Rule-based Natural Language Understanding (NLU)

Semantic representation of user actions

The NLU module is responsible for mapping natural language user input to a machine readable semantic frame representation. In this case the semantic frame is composed of up to three parts: * intent: which determines what type of action the user wants to perform (eg. "hello", "inform", "request", etc.) * slot: type of entity property the user is talking about (eg. "name", "super_power", etc.) * value: exact value of the entity property (eg. "Superman", "super strength", etc.)

For example the following utterances could be mapped to to the following intents: * "Hello" $\rightarrow$ hello() * "I want a superhero who wears blue" $\rightarrow$ inform(primary_uniform_color= "blue") * "What is the hero's secret identity? and their team affiliation?" $\rightarrow$ request(secret_identity), request(loyalty)

Slots and values are defined in the ontology, but the intents which the system currently expects are found in the file utils/useract.py and listed here below: * Inform: user provides system with new constraints (eg. "speed" as a super power) * NegativeInform: user tells system new negative constraint (eg. "not speed" as a super power) * Request: user asks system for value of a slot (eg. "what is the super power?") * Hello: user greets system * Bye: user ends session * Thanks: user thanks system * Confirm: user confirms system utterance (eg. "yes, I do want super speed") * Deny: user denies system utterance (eg. "No, I do not want super speed") * RequestAlternatives: user asks for other entities that meet their constraints besides the one the system recommended (eg. "is there anyone else besides the Flash?") * Bad: user utterance couldn't be parsed to any other act * SelectDomain: only needed for multidomain systems, user says keyword associated with starting the domain

These intents can be broken down into two sections: General and Domain-Specific. General acts are those like "Hello" and "Bye" which do not have slots or values associated with them and their regexes remain the same regardless of the domain.

Specifying rules

In order to understand the user input, one can specify a list of possible natural language realisations for each user act. For example, the user act hello() could be expressed by saying Hello, Hi or Hey. A common way of specifying these rules computationally is to create regular expressions. For example, the dialogue agent could recognise the user act hello() if the user input string matches the regular expression (hello|hi|hey).

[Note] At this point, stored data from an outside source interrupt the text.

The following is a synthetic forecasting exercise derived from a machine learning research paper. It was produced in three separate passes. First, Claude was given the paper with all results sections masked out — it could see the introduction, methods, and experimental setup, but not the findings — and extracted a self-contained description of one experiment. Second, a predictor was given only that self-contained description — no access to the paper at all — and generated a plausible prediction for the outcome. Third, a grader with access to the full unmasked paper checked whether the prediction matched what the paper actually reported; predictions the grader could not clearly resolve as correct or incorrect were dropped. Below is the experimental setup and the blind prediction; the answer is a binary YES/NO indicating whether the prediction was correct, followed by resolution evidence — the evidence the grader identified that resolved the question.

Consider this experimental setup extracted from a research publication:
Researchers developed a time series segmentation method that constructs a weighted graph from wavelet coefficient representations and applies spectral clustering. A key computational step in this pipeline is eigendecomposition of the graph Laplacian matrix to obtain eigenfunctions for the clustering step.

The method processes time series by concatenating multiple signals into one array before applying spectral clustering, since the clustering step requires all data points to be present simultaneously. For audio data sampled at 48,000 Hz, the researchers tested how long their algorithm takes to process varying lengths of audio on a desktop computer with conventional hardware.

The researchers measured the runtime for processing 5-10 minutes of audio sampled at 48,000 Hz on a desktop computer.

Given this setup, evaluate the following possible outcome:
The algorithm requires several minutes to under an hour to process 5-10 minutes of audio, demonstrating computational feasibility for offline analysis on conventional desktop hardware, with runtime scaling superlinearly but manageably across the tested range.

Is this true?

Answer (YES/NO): YES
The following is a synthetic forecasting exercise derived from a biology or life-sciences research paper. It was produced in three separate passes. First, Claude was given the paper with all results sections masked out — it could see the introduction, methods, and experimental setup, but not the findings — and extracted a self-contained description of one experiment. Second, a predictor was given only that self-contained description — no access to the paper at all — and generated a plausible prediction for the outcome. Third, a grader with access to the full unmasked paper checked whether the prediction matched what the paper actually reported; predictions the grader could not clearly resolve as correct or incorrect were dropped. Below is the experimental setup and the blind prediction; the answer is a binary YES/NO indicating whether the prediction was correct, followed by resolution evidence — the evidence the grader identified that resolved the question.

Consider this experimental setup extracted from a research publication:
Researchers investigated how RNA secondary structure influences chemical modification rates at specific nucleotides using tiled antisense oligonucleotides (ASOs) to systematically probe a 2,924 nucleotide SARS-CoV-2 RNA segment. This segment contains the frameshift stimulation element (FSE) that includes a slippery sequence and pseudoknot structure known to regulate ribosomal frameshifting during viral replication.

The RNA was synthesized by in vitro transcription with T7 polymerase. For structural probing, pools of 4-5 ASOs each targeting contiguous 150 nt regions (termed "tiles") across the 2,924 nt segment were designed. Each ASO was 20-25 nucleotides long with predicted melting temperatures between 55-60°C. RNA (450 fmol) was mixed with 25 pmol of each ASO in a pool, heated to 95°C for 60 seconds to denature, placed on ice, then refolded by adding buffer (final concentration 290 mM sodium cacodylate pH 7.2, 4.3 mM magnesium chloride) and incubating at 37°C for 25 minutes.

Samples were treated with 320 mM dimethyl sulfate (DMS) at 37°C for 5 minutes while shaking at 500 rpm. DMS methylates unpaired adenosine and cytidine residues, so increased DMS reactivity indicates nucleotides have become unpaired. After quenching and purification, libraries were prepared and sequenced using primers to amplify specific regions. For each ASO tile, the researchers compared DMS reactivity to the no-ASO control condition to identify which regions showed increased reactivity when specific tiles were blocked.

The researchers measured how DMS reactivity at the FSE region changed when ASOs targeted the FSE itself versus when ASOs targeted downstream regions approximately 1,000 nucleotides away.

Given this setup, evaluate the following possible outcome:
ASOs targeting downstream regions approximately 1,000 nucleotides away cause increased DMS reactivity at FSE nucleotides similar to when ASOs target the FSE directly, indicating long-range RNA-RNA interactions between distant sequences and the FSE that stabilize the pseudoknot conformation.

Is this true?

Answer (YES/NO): NO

However, it would be time-consuming and messy to write a list of natural language realisations for all possible combinations of intent, slot and value. Therefore, we created a new syntax which allows you to reduce the number of rules by creating functions so that you only need to write a rule once and can simply apply it to all needed slots/values. In the following subsections, we present the most important parts of this syntax.

1 General syntax

The syntax uses keywords and indentation to create a nested command structure. This means that each line represents one command and each command starts with a keyword identifying the command type. Commands have a "block level" which is represented by their number of leading spaces (Level 0: 0 spaces, Level 1: 4 spaces, Level 2: 8 spaces, ...).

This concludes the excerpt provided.